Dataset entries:
=======

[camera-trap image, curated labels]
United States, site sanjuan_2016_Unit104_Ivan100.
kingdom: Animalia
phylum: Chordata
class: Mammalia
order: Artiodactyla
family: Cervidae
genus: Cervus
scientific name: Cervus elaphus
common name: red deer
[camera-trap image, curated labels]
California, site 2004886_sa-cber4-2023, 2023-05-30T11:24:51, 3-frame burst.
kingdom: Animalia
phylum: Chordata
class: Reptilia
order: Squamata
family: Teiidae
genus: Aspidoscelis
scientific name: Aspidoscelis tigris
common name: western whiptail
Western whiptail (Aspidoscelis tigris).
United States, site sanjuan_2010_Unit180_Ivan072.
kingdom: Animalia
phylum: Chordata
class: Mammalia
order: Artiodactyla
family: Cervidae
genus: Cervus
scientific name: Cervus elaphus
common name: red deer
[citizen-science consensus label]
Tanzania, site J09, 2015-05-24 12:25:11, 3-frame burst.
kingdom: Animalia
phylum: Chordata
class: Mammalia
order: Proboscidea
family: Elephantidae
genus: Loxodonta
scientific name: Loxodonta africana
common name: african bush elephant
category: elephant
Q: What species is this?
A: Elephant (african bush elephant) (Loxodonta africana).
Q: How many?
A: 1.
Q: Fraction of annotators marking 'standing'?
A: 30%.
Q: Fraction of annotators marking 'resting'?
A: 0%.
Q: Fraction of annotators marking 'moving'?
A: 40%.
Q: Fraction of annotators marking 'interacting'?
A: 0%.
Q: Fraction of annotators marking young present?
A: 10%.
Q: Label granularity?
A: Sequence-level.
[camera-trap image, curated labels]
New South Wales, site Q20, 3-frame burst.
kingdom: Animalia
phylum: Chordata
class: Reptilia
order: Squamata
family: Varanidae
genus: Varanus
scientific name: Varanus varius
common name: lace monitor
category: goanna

=======

**ABOUT THIS EXERCISE:** Nothing should be missing: every line above must be reproduced exactly.

**ANSWER SECTION:**
[camera-trap image, curated labels]
United States, site sanjuan_2016_Unit104_Ivan100.
kingdom: Animalia
phylum: Chordata
class: Mammalia
order: Artiodactyla
family: Cervidae
genus: Cervus
scientific name: Cervus elaphus
common name: red deer
[camera-trap image, curated labels]
California, site 2004886_sa-cber4-2023, 2023-05-30T11:24:51, 3-frame burst.
kingdom: Animalia
phylum: Chordata
class: Reptilia
order: Squamata
family: Teiidae
genus: Aspidoscelis
scientific name: Aspidoscelis tigris
common name: western whiptail
Western whiptail (Aspidoscelis tigris).
United States, site sanjuan_2010_Unit180_Ivan072.
kingdom: Animalia
phylum: Chordata
class: Mammalia
order: Artiodactyla
family: Cervidae
genus: Cervus
scientific name: Cervus elaphus
common name: red deer
[citizen-science consensus label]
Tanzania, site J09, 2015-05-24 12:25:11, 3-frame burst.
kingdom: Animalia
phylum: Chordata
class: Mammalia
order: Proboscidea
family: Elephantidae
genus: Loxodonta
scientific name: Loxodonta africana
common name: african bush elephant
category: elephant
Q: What species is this?
A: Elephant (african bush elephant) (Loxodonta africana).
Q: How many?
A: 1.
Q: Fraction of annotators marking 'standing'?
A: 30%.
Q: Fraction of annotators marking 'resting'?
A: 0%.
Q: Fraction of annotators marking 'moving'?
A: 40%.
Q: Fraction of annotators marking 'interacting'?
A: 0%.
Q: Fraction of annotators marking young present?
A: 10%.
Q: Label granularity?
A: Sequence-level.
[camera-trap image, curated labels]
New South Wales, site Q20, 3-frame burst.
kingdom: Animalia
phylum: Chordata
class: Reptilia
order: Squamata
family: Varanidae
genus: Varanus
scientific name: Varanus varius
common name: lace monitor
category: goanna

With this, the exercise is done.